- [Listed entries]:
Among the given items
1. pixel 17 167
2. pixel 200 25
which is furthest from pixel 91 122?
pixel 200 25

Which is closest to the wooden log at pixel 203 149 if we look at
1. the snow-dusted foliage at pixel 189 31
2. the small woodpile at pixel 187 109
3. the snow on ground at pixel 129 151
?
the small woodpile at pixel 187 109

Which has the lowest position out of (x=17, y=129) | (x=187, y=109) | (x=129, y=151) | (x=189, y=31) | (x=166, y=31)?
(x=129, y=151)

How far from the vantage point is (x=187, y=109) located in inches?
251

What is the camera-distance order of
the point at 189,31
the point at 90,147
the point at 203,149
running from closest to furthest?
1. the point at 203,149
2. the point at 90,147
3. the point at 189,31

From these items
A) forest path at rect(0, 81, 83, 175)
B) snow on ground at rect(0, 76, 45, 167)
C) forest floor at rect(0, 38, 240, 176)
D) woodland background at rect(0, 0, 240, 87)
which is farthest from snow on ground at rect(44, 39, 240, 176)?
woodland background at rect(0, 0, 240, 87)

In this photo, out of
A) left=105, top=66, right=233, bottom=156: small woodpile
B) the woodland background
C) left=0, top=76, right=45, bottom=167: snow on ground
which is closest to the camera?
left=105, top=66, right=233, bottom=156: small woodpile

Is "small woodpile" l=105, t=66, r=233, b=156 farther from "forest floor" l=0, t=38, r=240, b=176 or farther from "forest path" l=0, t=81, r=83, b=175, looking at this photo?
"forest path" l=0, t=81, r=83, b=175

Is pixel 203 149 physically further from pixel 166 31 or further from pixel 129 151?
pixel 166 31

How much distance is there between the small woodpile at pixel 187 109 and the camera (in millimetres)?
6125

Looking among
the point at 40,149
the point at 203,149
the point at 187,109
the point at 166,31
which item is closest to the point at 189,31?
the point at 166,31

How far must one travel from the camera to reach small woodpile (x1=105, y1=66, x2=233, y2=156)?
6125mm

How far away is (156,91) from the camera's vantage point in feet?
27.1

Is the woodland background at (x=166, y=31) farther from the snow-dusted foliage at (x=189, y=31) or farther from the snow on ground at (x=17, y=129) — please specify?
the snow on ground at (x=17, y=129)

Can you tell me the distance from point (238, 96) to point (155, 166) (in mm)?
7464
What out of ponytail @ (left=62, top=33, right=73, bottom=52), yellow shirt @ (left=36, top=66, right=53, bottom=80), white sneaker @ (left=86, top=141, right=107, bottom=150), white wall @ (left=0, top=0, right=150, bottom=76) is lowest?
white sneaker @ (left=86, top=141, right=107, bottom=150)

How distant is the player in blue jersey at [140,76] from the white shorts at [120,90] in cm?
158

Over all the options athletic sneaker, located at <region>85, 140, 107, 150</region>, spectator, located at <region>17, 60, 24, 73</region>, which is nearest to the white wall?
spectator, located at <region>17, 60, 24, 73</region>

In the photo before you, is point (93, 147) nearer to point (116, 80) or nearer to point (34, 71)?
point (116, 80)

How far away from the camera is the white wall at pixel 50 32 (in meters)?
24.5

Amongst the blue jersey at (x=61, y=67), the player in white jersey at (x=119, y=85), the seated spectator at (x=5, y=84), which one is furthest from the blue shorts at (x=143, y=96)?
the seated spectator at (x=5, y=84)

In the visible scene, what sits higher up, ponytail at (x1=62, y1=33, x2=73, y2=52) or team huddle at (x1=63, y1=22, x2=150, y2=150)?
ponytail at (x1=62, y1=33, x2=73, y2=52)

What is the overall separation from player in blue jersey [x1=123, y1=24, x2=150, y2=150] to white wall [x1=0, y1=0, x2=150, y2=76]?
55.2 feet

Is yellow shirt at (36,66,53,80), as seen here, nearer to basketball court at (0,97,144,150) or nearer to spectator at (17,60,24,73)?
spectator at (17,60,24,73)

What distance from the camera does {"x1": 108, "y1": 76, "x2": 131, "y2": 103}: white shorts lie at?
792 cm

- [Given exercise]: Reproduce the entire listing above verbatim, keeping every line as it stands from start to finish.

- [Response for this exercise]:
Among the given items
1. pixel 17 167
2. pixel 200 25
which is furthest from pixel 91 122?
pixel 200 25

Which is closest to the wooden log at pixel 203 149 if we look at
1. the snow-dusted foliage at pixel 189 31
2. the small woodpile at pixel 187 109
3. the snow on ground at pixel 129 151
?
the small woodpile at pixel 187 109

Which has the lowest position out of (x=17, y=129) | (x=187, y=109) | (x=129, y=151) | (x=189, y=31) | (x=166, y=31)?
(x=129, y=151)

How far from the vantage point is (x=187, y=109) located in inches?
251

What is the camera-distance order of
the point at 189,31
the point at 90,147
the point at 203,149
running from closest to furthest?
1. the point at 203,149
2. the point at 90,147
3. the point at 189,31

From these items
A) forest path at rect(0, 81, 83, 175)
B) snow on ground at rect(0, 76, 45, 167)
C) forest floor at rect(0, 38, 240, 176)
D) woodland background at rect(0, 0, 240, 87)
which is farthest from snow on ground at rect(44, 39, 240, 176)?
woodland background at rect(0, 0, 240, 87)

In this photo, out of
A) left=105, top=66, right=233, bottom=156: small woodpile
B) the woodland background
C) left=0, top=76, right=45, bottom=167: snow on ground
which is closest to the camera?
left=105, top=66, right=233, bottom=156: small woodpile

Is "small woodpile" l=105, t=66, r=233, b=156 farther from "forest floor" l=0, t=38, r=240, b=176 or farther from "forest path" l=0, t=81, r=83, b=175, looking at this photo?
"forest path" l=0, t=81, r=83, b=175

Is pixel 203 149 physically further from pixel 166 31 or further from pixel 129 151?
pixel 166 31

How much distance is there between the small woodpile at pixel 187 109 and the camera (in millimetres)?
6125

Looking among
the point at 40,149
the point at 203,149
the point at 187,109
the point at 166,31
which item is closest to the point at 189,31?
the point at 166,31

How far must one travel from the camera to reach small woodpile (x1=105, y1=66, x2=233, y2=156)?
6125mm

How far away is (156,91) from the camera's vantage point in feet?
27.1

Is the woodland background at (x=166, y=31) farther from the snow-dusted foliage at (x=189, y=31) or farther from the snow on ground at (x=17, y=129) — please specify?
the snow on ground at (x=17, y=129)

Can you tell me the distance from point (238, 96) to point (155, 166) (in mm)?
7464
What out of ponytail @ (left=62, top=33, right=73, bottom=52), yellow shirt @ (left=36, top=66, right=53, bottom=80), white sneaker @ (left=86, top=141, right=107, bottom=150), white wall @ (left=0, top=0, right=150, bottom=76) is lowest?
white sneaker @ (left=86, top=141, right=107, bottom=150)

How distant is the player in blue jersey at [140,76] from the white shorts at [120,90] in cm?
158

Over all the options athletic sneaker, located at <region>85, 140, 107, 150</region>, spectator, located at <region>17, 60, 24, 73</region>, which is nearest to the white wall?
spectator, located at <region>17, 60, 24, 73</region>

In the photo before you, is point (93, 147) nearer to point (116, 80) or nearer to point (34, 71)?
point (116, 80)

How far away from the camera is the white wall at pixel 50 32 (in meters)?
24.5

Amongst the blue jersey at (x=61, y=67), the player in white jersey at (x=119, y=85), the seated spectator at (x=5, y=84), which one is furthest from the blue shorts at (x=143, y=96)?
the seated spectator at (x=5, y=84)

In the visible scene, what sits higher up, ponytail at (x1=62, y1=33, x2=73, y2=52) or team huddle at (x1=63, y1=22, x2=150, y2=150)?
ponytail at (x1=62, y1=33, x2=73, y2=52)

What is the overall separation from player in blue jersey [x1=123, y1=24, x2=150, y2=150] to white wall [x1=0, y1=0, x2=150, y2=76]?
55.2 feet

Is yellow shirt at (36,66,53,80), as seen here, nearer to basketball court at (0,97,144,150) or nearer to spectator at (17,60,24,73)?
spectator at (17,60,24,73)

What distance from the camera does {"x1": 108, "y1": 76, "x2": 131, "y2": 103}: white shorts lie at?
792 cm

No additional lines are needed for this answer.